I agree. The War History of the 1/4 LNLR
is an excellent piece of work and the feel of the text is very fresh which might be expected as its drafting must have started (by paticipants rather than professional writers) whilst the signatures on the Versailles Treaty were still drying. The Lancashire Infantry Museum at Fulwood (previously the Museum of the Queen's Lancashire Regiment and very nice people in a magnificent building - personal research strictly by appointment though) holds a bound volume of manuscript sheets that appears to be a fair copy of the official War Diary for the period 2 May 1915 to 30 April 1917. (I must admit to not having called up the official diary from the NA as yet). The language is more narrative and descriptive than many official diaries but the map sheet references to the side point to this volume being a transcript of the 'proper' diary.
I think that for much of its coverage, the War History
follows the order of (what I think is) the official War Diary closely and many phrases are taken verbatim with slight amendment from the manuscript. It would be a work of scholarship to identify the substantial amounts of additional material and to trace the sources. There are a few marginal notes in the museum's bound manuscript and my sense is that this was prepared so the authoring team in Preston could get on with the job with a reliable source in front of them (as admitted by in the preface). One can only admire the dedication of a group so recently demobbed, some after five years service, in getting on to produce over 100 pages of close text in such good order with some excellent and carefully chosen illustrations. I don't think it would have been done in a few nights sitting round a table in the 55th Division Club in Preston.

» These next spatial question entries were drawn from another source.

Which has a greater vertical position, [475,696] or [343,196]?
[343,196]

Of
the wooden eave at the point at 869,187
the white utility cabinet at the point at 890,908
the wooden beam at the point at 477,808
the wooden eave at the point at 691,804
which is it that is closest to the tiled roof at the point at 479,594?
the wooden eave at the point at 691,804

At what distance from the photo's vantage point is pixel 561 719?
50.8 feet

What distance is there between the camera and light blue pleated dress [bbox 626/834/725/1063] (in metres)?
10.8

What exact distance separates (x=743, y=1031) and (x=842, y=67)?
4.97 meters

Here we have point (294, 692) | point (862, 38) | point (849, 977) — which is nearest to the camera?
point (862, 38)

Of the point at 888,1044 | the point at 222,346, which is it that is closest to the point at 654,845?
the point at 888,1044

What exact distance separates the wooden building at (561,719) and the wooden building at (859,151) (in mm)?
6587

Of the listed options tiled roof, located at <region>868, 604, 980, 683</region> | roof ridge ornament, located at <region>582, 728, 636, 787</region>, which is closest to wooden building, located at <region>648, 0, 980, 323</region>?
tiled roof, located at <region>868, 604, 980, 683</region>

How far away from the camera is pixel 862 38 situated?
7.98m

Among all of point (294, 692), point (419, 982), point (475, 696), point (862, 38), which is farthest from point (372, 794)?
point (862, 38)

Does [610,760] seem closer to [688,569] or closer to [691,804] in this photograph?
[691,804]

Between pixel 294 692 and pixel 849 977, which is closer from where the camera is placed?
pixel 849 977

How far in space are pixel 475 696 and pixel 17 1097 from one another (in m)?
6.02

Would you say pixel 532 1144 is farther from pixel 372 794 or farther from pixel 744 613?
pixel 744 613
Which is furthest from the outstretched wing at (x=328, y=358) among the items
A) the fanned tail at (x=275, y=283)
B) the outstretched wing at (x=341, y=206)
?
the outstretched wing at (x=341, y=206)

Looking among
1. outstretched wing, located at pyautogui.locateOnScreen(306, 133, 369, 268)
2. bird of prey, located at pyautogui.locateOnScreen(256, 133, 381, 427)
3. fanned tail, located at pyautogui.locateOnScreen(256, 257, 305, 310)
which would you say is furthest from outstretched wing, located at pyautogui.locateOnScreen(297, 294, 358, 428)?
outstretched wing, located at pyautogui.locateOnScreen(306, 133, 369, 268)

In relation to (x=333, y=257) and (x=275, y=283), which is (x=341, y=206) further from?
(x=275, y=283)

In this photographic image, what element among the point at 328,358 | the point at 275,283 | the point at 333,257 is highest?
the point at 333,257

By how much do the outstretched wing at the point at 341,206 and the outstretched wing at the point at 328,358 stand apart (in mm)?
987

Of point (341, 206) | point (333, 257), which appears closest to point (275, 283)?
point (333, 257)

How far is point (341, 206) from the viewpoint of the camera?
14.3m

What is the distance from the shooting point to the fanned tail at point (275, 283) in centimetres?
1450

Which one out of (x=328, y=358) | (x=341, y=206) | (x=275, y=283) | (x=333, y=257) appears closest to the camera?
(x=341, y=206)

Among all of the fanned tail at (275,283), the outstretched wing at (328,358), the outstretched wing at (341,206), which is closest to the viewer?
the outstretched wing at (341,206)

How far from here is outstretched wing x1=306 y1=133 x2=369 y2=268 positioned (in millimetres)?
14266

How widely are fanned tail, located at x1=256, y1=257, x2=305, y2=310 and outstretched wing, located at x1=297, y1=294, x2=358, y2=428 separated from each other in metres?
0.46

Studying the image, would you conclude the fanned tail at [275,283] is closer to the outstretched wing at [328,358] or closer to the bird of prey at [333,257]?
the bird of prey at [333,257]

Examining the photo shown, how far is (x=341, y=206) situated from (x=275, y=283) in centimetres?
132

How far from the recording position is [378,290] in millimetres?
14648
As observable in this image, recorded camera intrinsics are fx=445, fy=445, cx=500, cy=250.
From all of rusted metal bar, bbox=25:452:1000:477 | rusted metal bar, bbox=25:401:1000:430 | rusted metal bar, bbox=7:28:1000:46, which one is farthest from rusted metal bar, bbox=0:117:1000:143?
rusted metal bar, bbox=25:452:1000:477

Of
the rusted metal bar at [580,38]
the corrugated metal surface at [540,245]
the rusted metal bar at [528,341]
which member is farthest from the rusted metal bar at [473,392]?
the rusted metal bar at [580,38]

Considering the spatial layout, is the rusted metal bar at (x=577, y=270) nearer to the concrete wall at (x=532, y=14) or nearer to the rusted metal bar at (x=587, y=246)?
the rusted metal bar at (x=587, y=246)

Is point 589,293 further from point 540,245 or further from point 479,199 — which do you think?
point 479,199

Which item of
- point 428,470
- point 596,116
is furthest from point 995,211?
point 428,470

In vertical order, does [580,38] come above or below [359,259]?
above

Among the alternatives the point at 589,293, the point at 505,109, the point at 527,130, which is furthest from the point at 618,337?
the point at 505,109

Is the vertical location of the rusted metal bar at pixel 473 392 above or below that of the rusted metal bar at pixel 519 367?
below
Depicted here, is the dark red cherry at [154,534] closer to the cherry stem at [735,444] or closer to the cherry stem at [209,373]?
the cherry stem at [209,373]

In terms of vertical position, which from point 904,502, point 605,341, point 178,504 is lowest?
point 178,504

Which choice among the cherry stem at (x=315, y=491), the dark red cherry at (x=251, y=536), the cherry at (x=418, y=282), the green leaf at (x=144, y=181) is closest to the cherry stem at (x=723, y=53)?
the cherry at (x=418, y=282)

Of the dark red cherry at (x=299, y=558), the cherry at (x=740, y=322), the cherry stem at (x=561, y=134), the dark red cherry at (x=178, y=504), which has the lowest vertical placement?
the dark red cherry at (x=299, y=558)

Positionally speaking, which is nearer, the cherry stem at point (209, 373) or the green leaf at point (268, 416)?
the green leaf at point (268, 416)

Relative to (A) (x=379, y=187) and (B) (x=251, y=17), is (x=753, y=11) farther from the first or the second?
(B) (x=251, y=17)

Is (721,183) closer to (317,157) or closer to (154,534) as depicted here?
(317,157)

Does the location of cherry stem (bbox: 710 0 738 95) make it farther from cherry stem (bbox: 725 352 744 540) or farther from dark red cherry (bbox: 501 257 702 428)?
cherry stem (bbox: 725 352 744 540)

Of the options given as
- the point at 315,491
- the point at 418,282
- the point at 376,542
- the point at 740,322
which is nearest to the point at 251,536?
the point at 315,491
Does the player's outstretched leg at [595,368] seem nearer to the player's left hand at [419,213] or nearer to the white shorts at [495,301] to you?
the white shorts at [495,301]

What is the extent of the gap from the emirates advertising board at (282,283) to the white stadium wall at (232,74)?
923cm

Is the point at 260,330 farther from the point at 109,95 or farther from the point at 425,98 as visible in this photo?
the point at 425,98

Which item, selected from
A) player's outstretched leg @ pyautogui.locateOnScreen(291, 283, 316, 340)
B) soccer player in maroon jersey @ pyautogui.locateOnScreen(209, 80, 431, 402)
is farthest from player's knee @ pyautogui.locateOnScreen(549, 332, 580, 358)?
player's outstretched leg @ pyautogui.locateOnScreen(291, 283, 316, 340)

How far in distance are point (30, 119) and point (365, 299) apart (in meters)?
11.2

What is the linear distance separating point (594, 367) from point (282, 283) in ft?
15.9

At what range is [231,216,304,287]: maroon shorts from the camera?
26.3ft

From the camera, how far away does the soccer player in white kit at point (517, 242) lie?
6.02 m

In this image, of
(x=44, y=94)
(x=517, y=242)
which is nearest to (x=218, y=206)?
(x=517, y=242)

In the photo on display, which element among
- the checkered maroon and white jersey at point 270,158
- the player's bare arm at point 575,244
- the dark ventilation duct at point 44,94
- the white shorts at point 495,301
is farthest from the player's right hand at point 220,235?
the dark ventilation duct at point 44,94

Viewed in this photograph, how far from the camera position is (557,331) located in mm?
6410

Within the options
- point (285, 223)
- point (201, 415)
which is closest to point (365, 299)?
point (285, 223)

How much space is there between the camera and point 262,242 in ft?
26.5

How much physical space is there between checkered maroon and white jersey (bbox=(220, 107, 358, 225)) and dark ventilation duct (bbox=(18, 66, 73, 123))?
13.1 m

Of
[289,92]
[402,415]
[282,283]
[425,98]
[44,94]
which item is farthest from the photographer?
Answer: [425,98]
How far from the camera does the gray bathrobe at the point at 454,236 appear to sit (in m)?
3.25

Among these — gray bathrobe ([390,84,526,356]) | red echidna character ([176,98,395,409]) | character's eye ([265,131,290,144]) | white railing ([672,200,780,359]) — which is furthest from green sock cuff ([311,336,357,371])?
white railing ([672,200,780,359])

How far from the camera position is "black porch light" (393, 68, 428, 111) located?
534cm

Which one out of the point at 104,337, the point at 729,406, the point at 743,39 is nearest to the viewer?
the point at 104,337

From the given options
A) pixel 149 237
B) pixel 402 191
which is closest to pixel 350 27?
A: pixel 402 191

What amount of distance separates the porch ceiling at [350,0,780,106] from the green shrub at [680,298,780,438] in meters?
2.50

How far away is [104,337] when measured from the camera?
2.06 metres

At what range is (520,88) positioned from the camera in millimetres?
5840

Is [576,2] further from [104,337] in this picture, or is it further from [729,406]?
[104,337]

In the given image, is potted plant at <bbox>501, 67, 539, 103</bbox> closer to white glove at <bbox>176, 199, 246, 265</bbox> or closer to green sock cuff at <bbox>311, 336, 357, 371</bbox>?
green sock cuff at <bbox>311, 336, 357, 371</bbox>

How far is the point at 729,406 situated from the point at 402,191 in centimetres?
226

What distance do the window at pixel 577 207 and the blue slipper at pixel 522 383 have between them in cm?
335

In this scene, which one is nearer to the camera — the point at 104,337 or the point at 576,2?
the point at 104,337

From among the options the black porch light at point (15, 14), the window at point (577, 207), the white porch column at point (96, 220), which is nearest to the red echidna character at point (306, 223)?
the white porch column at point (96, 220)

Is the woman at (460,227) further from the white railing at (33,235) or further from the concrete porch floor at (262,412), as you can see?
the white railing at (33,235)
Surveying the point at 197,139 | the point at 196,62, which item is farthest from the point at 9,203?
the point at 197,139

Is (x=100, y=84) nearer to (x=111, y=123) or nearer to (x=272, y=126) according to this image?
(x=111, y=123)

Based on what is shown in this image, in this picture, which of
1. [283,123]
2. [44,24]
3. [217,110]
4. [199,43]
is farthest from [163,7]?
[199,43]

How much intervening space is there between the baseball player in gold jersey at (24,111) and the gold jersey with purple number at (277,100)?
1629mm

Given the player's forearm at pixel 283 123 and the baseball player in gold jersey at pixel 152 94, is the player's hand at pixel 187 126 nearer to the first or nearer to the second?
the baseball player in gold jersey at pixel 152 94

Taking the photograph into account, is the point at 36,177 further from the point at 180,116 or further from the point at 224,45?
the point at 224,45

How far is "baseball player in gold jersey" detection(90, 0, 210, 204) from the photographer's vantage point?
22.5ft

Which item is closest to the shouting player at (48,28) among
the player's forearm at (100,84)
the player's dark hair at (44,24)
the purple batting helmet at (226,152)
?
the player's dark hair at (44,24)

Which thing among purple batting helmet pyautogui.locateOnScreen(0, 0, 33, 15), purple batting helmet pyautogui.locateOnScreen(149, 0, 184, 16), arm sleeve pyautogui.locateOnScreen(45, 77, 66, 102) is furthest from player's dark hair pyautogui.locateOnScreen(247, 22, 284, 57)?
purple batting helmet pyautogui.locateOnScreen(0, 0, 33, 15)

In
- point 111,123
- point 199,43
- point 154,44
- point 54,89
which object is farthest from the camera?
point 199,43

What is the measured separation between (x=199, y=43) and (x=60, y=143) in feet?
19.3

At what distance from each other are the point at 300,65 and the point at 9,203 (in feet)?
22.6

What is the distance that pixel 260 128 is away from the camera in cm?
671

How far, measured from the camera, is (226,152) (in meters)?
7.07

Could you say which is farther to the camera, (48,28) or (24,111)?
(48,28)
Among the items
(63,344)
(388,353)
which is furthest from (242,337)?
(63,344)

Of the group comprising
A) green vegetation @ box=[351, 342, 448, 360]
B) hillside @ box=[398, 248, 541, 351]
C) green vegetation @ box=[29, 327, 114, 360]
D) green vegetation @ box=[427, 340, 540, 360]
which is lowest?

I was interested in Yperman's point
- 'It is clearly written with the bereaved families in mind'
I have always wondered what the target audience was for these quickly produced 'histories'. I suspect that it was for both the survivors (wounded and unwounded) as well as the familes of those killed but I think that Yperman is right in saying that the sensibilities of the 'families' would have been borne in mind although the book follows the fairly phlegmatic and understated tone of the official (bound manuscript) diary. However, it does mention the wounded where the diary does and also, for instance, the fact that of 33 bombers sent up to reinforce at Festubert, only 5 were unscathed. The 55th Division history (which John Bourne told me was the very first divisional history to be published - 1919 whilst its author was still in France) clearly aimed at being affordable and the Liverpool Scottish history (also 55th Division, AM McGilchrist - 1930) appeared in a luxury hardback and a much cheaper edition between boards and bound with a fragile blue cloth had affordability in mind. The War History of the 1/4 LNLR
seems to cut no corners in the quality of paper, the standard of binding, the beautiful coloured frontispiece of the battalion's Colours (published so quickly that they are without battle honours) and the quality of the illustrations and the maps. It would be interesting to know how much it sold for and perhaps whether it was subsidised by mill or factory owners or a magnate such as Lord Derby. It may have been inexpensive; it is certainly not cheap.
I am still waiting for an original copy to come my way.